Indicate many solutions inequality:

1. ; 2. ; 3. ;

6. Under what values x. Play points function lie below direct?

7. Under what values x. Function graphics points are not lower than straight?

Solve inequality:

8. ; 9. ; 10. ;

13. Specify the greatest whole solution of inequality. .

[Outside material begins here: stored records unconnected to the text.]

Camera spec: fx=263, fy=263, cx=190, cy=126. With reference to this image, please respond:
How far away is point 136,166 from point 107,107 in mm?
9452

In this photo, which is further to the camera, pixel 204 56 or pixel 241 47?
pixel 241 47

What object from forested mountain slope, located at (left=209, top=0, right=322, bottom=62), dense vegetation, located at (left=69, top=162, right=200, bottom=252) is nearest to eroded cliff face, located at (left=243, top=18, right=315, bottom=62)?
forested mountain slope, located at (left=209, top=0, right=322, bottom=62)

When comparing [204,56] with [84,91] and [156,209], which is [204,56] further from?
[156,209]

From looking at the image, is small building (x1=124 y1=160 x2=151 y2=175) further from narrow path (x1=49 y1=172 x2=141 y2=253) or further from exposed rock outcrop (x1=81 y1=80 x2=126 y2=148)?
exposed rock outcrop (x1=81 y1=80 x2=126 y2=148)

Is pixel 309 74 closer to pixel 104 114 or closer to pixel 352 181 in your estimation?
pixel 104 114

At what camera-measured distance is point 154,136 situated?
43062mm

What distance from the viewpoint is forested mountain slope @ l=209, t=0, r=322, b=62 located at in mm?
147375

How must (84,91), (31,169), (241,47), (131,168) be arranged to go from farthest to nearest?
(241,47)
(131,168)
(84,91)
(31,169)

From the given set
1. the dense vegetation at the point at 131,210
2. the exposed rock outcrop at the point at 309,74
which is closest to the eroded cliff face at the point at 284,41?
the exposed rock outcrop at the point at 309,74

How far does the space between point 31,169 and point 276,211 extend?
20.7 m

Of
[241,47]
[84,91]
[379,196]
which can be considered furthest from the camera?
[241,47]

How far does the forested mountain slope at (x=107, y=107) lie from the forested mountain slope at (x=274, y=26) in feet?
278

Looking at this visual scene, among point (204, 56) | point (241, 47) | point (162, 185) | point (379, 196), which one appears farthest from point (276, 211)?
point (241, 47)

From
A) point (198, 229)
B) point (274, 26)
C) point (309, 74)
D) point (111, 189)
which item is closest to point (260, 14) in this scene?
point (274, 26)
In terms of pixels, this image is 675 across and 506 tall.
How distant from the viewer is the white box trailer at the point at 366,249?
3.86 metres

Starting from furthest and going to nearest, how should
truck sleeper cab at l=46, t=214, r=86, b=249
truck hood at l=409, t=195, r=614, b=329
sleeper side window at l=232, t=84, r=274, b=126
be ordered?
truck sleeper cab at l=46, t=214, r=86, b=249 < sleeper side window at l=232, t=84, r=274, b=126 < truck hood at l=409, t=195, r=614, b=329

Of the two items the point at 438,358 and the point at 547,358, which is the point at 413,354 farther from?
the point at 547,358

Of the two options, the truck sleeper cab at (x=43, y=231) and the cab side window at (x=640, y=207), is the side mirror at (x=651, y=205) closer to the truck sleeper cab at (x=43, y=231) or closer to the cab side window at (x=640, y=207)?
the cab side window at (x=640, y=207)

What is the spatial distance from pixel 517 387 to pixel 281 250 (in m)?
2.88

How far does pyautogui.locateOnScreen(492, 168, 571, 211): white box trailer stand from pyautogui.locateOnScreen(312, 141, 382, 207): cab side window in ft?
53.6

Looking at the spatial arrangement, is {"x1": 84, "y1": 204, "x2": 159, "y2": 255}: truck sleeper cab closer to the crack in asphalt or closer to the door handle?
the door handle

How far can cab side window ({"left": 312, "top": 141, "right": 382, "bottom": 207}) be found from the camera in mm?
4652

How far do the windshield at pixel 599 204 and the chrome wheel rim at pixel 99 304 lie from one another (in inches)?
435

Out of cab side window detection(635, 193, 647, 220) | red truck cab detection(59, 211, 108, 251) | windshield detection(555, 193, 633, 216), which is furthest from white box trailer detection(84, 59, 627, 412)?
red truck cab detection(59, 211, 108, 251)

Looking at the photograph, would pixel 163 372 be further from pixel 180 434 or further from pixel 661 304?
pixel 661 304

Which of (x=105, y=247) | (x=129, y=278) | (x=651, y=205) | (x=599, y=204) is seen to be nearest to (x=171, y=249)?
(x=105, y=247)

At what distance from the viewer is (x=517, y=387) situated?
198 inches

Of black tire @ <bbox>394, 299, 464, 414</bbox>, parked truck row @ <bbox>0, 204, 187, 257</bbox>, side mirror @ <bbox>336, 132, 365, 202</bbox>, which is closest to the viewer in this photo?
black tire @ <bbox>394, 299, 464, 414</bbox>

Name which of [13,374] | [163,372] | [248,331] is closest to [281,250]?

14. Find the work of the greatest whole and the smallest whole of inequality solutions .

Solve inequality:

15. ; 16. ; 17. ;

18. ; 19. ; 20. ;

21. ; 22. ; 23. ;

24. ; 25. ; 26. .

Find the function definition area:

27. ; 28. .

29. Find a plurality of argument values \u200b\u200bat which the values \u200b\u200bof each of the functions are greater than 3:

and .

Answers: 11. 3; 12. 3; 13. -3; 14. 1; 15. (0; 0.5); sixteen. ; 17. (-1; 0) U (3; 4); 18. [-2; 2]; 19. (0; + ∞); 20. (0; 1); 21. (3; + ∞); 22. (-∞; 0) U (0.5; + ∞); 23. (0; 1); 24. (-1; 1); 25. (0; 2]; 26. (3; 3.5) U (4; + ∞); 27. (-∞; 3) U (5); 28.)